L’Angola aux prises avec la pire épidémie de fièvre jaune en 30 ans

Mars 2016

L’Angola lutte contre une flambée de fièvre jaune qui a infecté plus de 450 personnes et en a tué 178, la première épidémie de cette maladie sévissant dans le pays depuis 30 ans.

De jeunes enfants montrent leur certificat de vaccination contre la fièvre jaune
De jeunes enfants montrent leur certificat de vaccination contre la fièvre jaune.
OMS/K. Nishino

La flambée, signalée en premier dans la capitale, Luanda, en décembre 2015, s’est propagée depuis lors dans 6 des 18 provinces du pays.

«De telles épidémies surviennent d’habitude dans les forêts tropicales humides», explique le Dr Sergio Yactayo, experts des maladies épidémiques à l’OMS. «La majorité des cas étant notifiée dans la capitale, Luanda, la situation est plus dangereuse et plus difficile à contenir parce que la maladie peut se propager facilement d’une personne à l’autre. Nous observons déjà des cas se propager dans un certain nombre de provinces en dehors de Luanda.»

Le virus de la fièvre jaune est transmis par des moustiques infectés, l’espèce la plus courante étant Aedes aegypti le même qui propage le virus Zika. La fièvre, les céphalées, les myalgies, les nausées, les vomissements et la fatigue font partie du tableau clinique. Une petite proportion des sujets infectés passent par une seconde phase plus sévère de la maladie, avec une forte fièvre, un ictère et des hémorragies internes. Au moins la moitié des patients gravement atteints meurent dans les 10 à 14 jours en l’absence de traitement.

L’Angola est l’un des 34 pays en Afrique où l’on observe la fièvre jaune et la vaccination antiamarile est recommandée.

La vaccination: une arme puissante, mais avec des problèmes d’approvisionnement

L’OMS a pris des mesures urgentes pour endiguer la flambée, en collaboration avec le ministère angolais de la Santé et les partenaires pour vacciner les populations dans les provinces touchées. Au 24 mars 2016, l’OMS et ses partenaires avaient vacciné 5,7 millions de personnes à Luanda contre la fièvre jaune en utilisant les vaccins de la réserve d’urgence du Groupe international de coordination.

L’OMS a mis en place un système de gestion de l’incident et elle a déployé environ 65 experts en épidémiologie, lutte antivectorielle, engagement des communautés et dans d’autres domaines pour appuyer la campagne de vaccination.

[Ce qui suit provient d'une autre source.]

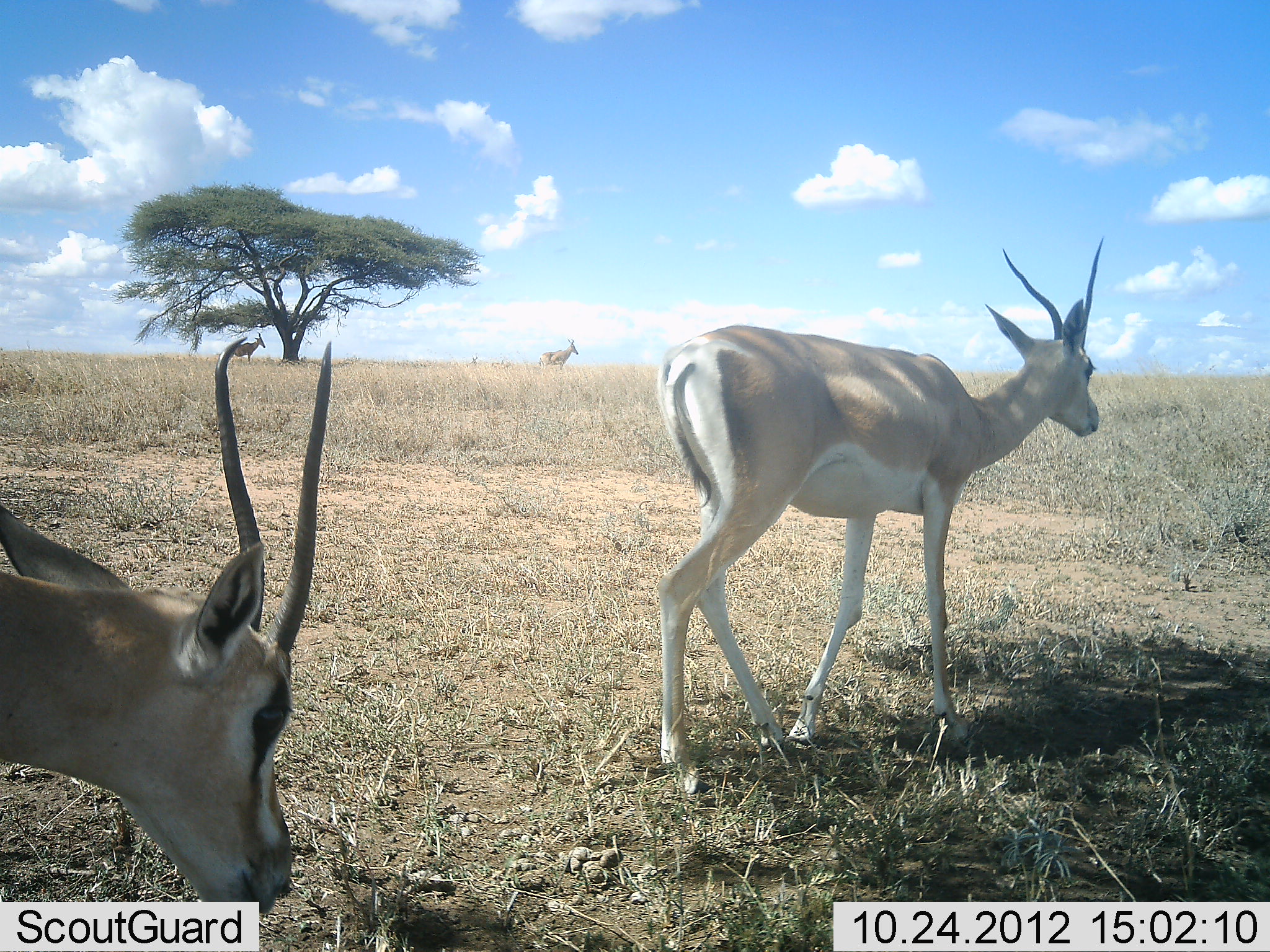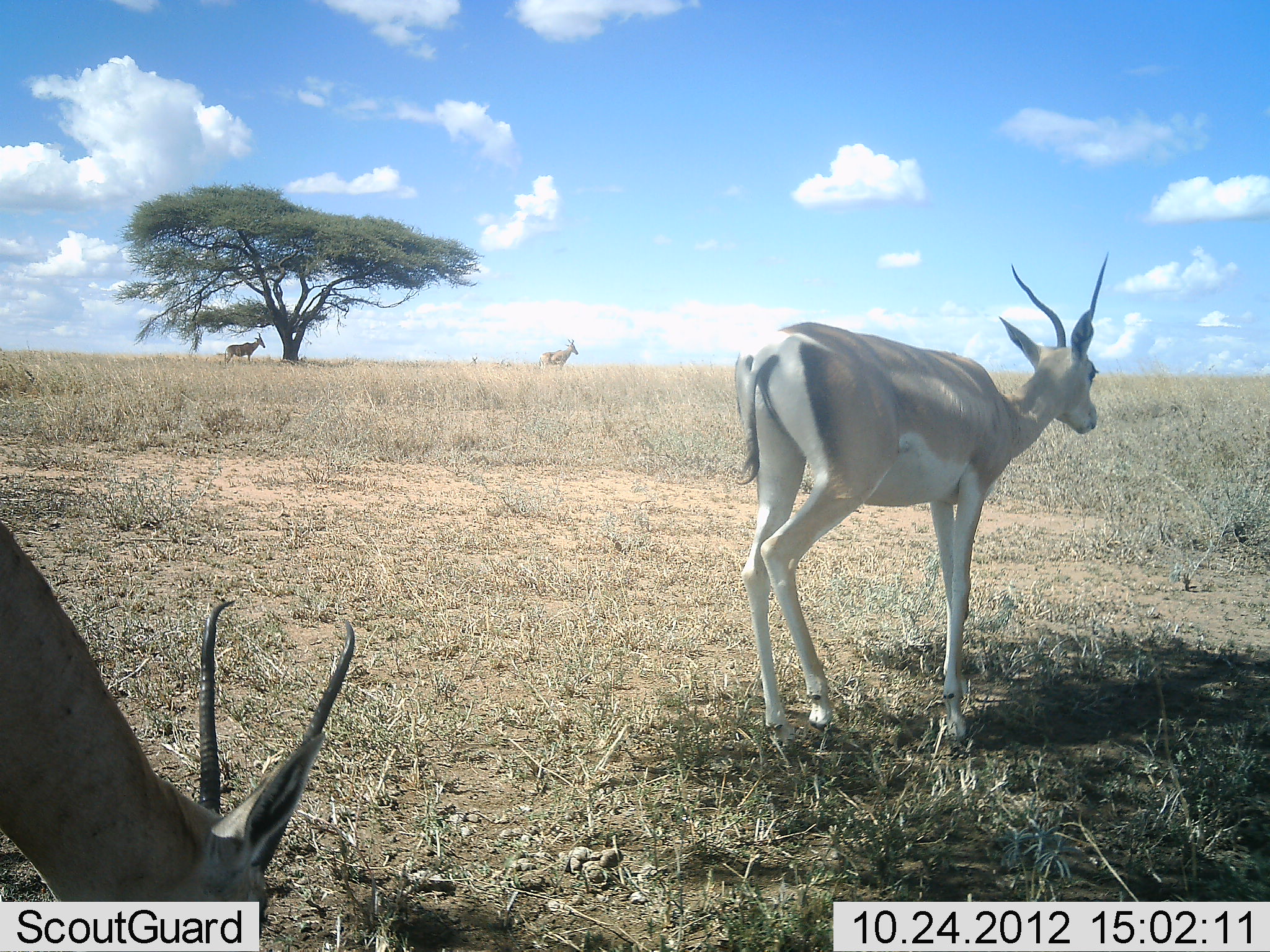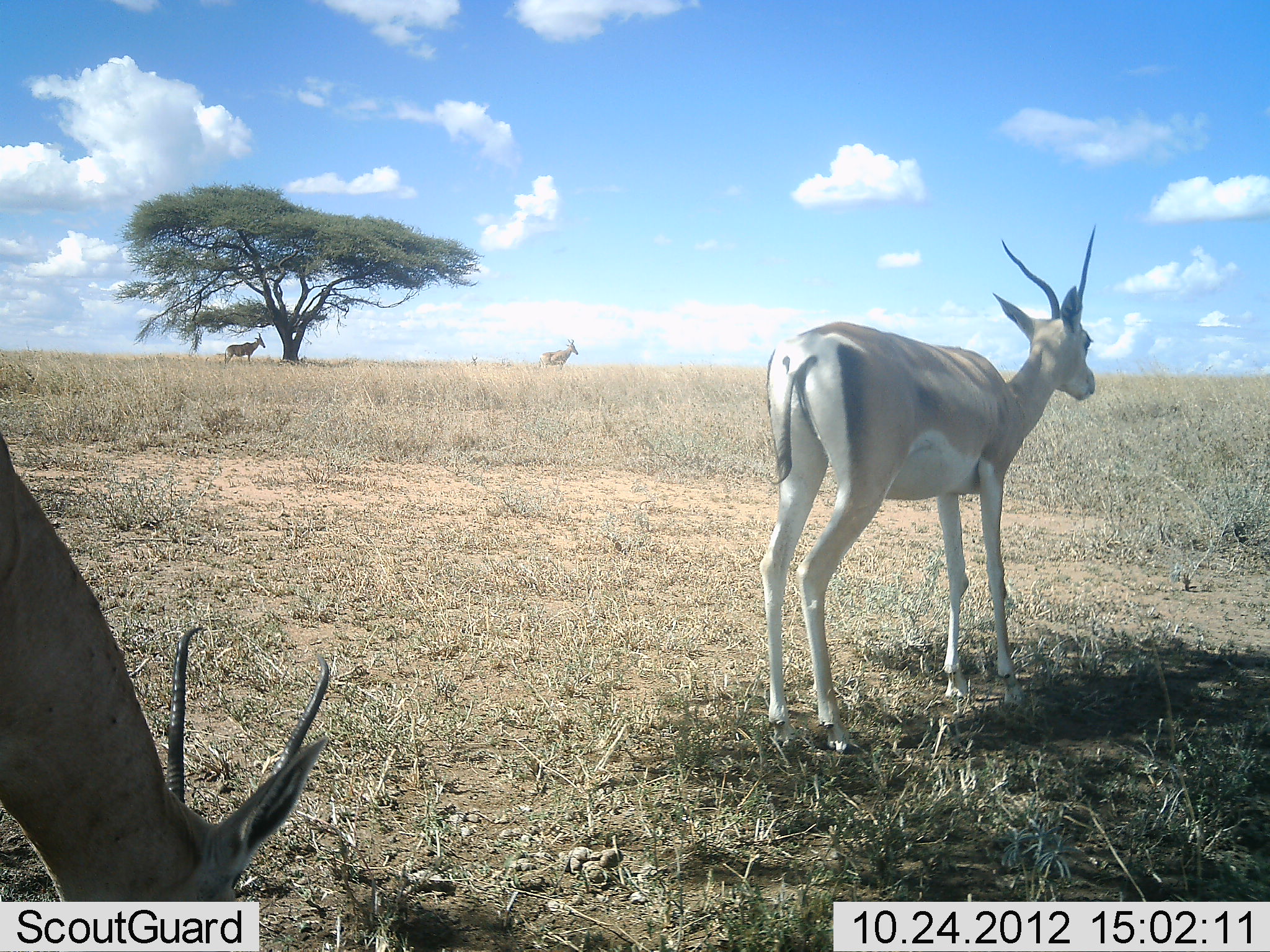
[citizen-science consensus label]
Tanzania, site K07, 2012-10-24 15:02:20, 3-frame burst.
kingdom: Animalia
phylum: Chordata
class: Mammalia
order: Artiodactyla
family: Bovidae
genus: Nanger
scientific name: Nanger granti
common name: grant's gazelle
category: gazellegrants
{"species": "gazellegrants (grant's gazelle) (Nanger granti)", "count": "2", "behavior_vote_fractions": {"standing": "38%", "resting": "0%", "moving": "75%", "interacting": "0%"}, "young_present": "0%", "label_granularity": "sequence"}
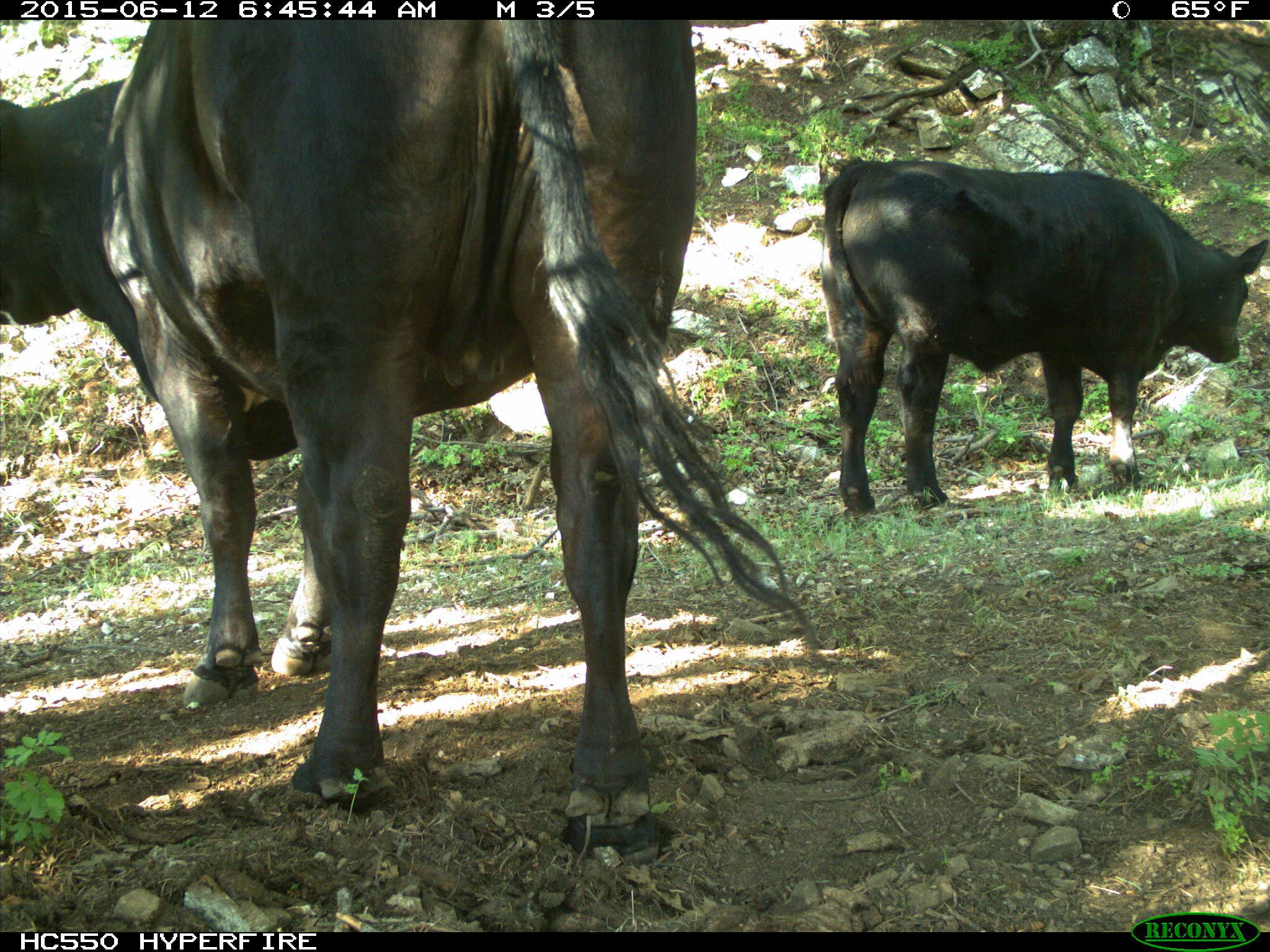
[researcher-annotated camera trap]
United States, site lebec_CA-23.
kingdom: Animalia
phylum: Chordata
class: Mammalia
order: Artiodactyla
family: Bovidae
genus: Bos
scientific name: Bos taurus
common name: domestic cow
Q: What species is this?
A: Bos taurus (domestic cow).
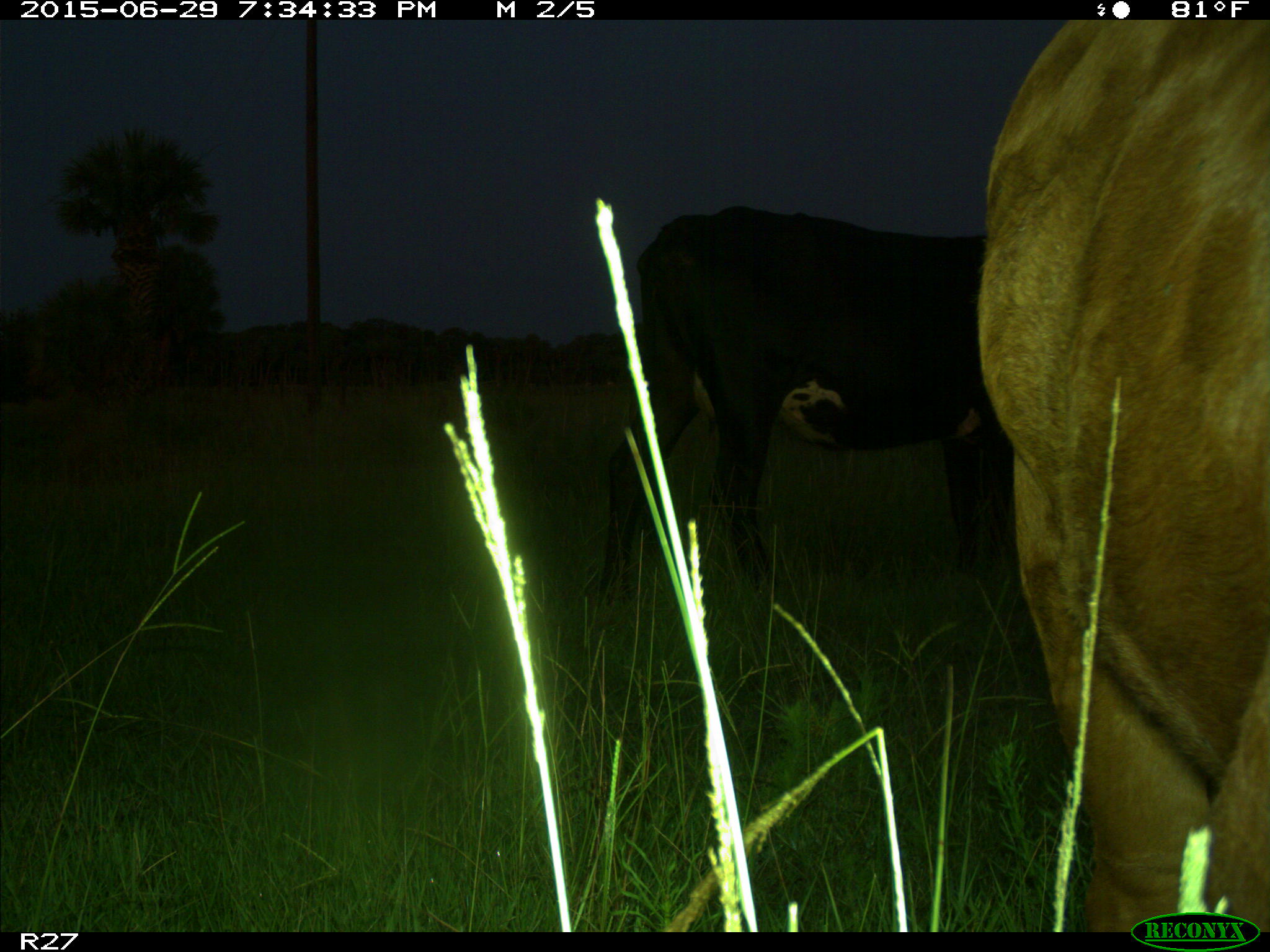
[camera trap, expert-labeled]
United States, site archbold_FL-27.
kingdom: Animalia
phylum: Chordata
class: Mammalia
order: Artiodactyla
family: Bovidae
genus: Bos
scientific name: Bos taurus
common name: domestic cow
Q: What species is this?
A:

Le fonds de réserve pour les situations d’urgence, récemment créé par l’OMS, a versé 500 000 dollars (US $) pour permettre une intervention rapide contre cette flambée en Angola et le fonds OMS africain pour les urgences de santé publique a donné 289 83 dollars. L’OMS a également aidé à l’élaboration d’un plan d’action d’urgence pour fournir une somme supplémentaire de 3 millions de dollars provenant du Bureau de la coordination des affaires humanitaires des Nations Unies, afin de couvrir 50% du coût des vaccins pour la province de Luanda.

Stockage des vaccins

«La campagne de vaccination a été efficace jusque-là. Nous observons une baisse considérable du nombre des cas, en particulier à Luanda. Toutefois, il faut continuer et vacciner toute la population de Luanda et des provinces affectées pour mettre fin à l’épidémie. C’est un travail énorme nécessitant d’énormes quantités de vaccins», indique le Dr Yactayo.

Alors que des efforts concertés sont faits pour interrompre la flambée, il y a une pénurie mondiale de vaccins, la réserve d’urgence étant complètement épuisée. Il faut 1,5 millions de doses supplémentaires pour vacciner la population à risque rien que dans la province de Luanda.

Avec la propagation de l’épidémie à d’autres provinces angolaises et des nombres croissants de cas importés signalé par certains pays en Afrique, l’OMS demande de vacciner en priorité les personnes les plus exposées au risque. L’OMS est en discussion avec les fabricants et les partenaires pour détourner les envois de vaccins destinés aux programmes de vaccination systématique, jusqu’à ce que la réserve d’urgence soit reconstituée.

Les partenaires collaborant avec l’OMS et le Ministère de la santé sont les suivants : UNICEF, CDC (Atlanta), Groupe CORE, Médecins sans frontières, Medicos del Mundo, la Croix Rouge nationale angolaise et des organisations locales à base communautaire.

La fièvre jaune est signalée dans d’autres pays

Au cours de cette flambée, des cas de fièvre jaune se sont exportés dans d’autres pays avec les voyageurs, notamment en Chine, au Kenya et en République démocratique du Congo. La Namibie et la Zambie se tiennent en alerte contre d’éventuels cas importés.